テレビの電源をつけ大きな伸びをする。机に突っ伏していたからか、僕の身体は針金のように硬くなっていた。そして体の暖まる感触を確かめながらテレビに目を向けた。
「本日も晴天なり」と言うニュースキャスター。
満面の笑みを浮かべた天気予報図が、僕をバカにするように賑やかに揺れている。
腹立ち紛れにテレビに向かって変な顔をしてみるもキャスターは相手にしてくれなかった。
今日の様子を慎ましく並べて満足そうな彼が礼を告げてニュースは終わる。
昔はテレビに映った人が天気を操っているんじゃないかって思っていたなぁと、懐かしむように僕は煙草に火を灯した。
僕は大人になったけど、世界は年老いた様子なんか微塵にも見せないで廻り続けているんだ。

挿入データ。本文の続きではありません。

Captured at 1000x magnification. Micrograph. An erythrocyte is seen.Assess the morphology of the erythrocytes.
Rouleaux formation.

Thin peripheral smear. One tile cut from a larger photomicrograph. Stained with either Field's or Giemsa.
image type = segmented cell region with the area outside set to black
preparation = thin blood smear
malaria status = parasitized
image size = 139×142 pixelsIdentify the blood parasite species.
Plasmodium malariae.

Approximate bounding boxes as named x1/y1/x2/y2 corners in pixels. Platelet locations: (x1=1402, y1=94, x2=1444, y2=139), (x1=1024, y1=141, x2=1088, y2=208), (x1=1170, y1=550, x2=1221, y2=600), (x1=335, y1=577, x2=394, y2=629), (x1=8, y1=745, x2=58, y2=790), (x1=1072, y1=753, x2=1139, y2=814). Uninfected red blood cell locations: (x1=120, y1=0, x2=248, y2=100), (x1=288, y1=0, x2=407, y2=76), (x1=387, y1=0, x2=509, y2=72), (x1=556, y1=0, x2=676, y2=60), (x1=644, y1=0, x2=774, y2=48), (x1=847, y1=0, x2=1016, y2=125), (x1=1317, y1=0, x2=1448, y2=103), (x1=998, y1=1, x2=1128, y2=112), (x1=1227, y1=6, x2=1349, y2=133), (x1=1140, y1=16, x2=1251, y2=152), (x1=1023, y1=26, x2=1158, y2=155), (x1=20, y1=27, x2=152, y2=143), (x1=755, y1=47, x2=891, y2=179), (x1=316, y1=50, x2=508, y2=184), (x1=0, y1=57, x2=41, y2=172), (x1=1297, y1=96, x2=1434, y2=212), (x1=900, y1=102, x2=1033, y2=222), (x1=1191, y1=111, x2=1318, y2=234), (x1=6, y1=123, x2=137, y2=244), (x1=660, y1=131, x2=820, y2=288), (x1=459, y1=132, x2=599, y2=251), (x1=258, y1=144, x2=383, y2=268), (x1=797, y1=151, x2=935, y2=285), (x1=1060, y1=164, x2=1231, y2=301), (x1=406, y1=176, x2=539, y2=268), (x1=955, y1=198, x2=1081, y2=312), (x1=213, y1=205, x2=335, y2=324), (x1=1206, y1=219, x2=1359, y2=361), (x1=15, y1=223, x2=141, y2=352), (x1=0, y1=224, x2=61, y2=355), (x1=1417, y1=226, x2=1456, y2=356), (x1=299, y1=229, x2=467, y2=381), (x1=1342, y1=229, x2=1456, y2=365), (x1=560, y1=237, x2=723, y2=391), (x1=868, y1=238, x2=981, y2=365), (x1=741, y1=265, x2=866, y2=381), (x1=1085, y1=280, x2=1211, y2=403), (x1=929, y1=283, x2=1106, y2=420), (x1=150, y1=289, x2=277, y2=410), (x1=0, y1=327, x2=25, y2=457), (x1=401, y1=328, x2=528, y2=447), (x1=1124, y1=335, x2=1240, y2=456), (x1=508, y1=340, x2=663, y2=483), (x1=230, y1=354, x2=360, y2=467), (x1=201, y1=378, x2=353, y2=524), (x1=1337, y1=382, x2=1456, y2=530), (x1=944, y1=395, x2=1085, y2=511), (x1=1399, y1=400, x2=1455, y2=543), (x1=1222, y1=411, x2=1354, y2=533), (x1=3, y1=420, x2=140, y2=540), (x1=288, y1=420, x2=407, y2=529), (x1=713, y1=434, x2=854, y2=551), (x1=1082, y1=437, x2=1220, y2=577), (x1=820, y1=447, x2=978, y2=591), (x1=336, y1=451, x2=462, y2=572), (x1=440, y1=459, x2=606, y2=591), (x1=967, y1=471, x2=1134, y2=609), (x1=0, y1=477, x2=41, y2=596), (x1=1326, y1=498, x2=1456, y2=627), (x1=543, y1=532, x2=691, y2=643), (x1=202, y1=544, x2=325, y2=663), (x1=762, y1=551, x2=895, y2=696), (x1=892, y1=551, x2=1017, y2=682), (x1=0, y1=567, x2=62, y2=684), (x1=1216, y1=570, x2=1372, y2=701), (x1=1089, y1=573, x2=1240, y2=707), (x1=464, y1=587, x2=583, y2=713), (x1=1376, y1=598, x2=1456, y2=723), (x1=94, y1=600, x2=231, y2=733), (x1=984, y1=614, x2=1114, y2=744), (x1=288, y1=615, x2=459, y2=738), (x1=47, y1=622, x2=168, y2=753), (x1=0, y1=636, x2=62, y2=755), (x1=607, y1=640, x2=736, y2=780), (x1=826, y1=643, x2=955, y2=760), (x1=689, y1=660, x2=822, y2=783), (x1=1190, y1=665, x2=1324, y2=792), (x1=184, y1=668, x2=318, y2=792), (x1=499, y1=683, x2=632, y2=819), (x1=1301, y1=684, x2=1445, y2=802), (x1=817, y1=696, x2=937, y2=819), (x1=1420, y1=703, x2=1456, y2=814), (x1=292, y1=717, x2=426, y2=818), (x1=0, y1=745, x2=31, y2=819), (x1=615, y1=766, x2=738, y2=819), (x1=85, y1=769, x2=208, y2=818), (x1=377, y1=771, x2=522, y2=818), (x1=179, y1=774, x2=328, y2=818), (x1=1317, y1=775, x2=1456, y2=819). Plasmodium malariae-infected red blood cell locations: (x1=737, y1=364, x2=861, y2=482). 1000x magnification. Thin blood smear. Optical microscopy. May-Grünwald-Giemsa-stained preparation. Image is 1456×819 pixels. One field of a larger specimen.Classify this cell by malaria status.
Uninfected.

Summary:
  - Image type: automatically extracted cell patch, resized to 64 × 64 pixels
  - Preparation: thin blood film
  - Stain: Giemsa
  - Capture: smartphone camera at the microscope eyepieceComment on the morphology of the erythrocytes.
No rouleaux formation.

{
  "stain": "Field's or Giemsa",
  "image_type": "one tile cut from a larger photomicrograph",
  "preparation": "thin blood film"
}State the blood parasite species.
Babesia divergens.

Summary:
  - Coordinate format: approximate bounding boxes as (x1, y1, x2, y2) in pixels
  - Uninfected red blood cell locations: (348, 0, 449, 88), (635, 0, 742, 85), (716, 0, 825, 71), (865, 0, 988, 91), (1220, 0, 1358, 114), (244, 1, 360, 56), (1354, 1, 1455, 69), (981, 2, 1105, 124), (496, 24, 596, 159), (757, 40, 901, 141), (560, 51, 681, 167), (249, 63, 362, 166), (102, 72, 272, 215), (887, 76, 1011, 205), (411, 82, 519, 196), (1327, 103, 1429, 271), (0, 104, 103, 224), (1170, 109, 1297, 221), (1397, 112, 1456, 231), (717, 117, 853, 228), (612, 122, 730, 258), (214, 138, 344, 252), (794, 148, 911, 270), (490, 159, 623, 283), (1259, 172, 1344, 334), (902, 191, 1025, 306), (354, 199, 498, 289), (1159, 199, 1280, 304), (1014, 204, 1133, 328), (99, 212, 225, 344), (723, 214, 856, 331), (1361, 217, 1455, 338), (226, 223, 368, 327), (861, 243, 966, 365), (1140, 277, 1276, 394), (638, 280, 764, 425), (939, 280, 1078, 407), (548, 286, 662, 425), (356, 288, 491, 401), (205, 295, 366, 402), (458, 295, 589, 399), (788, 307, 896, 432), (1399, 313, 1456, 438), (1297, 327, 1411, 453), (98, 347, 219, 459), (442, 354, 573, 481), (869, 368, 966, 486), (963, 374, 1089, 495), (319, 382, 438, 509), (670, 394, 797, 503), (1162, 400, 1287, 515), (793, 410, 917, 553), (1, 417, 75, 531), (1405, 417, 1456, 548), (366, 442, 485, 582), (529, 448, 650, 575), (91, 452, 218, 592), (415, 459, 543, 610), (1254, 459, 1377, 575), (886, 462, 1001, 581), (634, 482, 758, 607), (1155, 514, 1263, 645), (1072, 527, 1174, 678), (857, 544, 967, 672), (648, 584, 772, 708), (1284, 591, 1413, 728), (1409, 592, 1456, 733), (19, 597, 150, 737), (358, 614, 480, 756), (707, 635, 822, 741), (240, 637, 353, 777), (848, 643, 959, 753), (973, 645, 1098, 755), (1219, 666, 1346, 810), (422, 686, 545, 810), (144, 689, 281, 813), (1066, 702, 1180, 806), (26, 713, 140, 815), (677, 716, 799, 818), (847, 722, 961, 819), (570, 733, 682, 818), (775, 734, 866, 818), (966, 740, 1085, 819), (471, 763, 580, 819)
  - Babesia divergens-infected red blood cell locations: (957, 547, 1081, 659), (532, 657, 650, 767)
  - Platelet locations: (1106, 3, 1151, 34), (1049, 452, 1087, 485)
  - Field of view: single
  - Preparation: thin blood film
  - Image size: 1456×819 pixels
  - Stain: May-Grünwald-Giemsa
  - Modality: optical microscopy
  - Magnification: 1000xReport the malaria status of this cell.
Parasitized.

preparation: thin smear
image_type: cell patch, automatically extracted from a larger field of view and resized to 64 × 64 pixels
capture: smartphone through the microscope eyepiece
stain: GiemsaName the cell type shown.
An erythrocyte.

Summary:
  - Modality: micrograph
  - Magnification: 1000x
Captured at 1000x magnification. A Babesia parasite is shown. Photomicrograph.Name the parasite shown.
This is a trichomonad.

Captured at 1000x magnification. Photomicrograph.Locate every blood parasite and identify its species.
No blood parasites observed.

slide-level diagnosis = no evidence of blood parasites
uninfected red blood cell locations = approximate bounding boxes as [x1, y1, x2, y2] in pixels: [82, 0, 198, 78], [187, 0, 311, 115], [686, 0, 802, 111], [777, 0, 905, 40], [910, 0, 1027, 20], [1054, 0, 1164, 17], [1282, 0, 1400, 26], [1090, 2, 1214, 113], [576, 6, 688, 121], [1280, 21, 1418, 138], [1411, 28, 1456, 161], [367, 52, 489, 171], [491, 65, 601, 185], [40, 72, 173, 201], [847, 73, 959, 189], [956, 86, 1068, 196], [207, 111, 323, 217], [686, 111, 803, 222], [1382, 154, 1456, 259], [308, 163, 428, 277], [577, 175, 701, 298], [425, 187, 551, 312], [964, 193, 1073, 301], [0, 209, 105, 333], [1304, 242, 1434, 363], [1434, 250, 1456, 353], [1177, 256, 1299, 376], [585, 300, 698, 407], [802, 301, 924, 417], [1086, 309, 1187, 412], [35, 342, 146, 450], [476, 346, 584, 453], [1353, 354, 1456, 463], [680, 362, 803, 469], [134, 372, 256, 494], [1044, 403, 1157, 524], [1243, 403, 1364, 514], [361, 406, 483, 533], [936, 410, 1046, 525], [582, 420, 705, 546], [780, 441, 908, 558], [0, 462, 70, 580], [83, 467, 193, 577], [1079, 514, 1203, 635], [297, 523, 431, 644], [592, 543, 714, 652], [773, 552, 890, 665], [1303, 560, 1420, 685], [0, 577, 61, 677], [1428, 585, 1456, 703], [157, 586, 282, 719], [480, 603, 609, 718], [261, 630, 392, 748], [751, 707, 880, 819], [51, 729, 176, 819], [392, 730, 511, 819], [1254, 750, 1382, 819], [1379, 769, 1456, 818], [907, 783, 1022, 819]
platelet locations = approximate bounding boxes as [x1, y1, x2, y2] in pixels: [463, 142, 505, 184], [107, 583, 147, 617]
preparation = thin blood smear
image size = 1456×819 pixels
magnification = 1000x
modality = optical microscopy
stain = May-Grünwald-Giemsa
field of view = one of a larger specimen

お互い大変ですねと吐き出した煙は渦を巻くように世界と同化していく。
こうやっていろんなものを背負わされているのに、こいつは疲れることなく毎日を過ごしている。
きっと今日も明日も、何一つ狂うことのない日々を過ごしていくために。
僕も頑張らなきゃな。
そう自分に言い聞かせて僕は鞄を取る。
まとめた荷物が励ますようにガランと音をたてて笑う。
開いた扉から飛び込んできた燃え上がるような星の明かりが僕の気分を駆り立てる。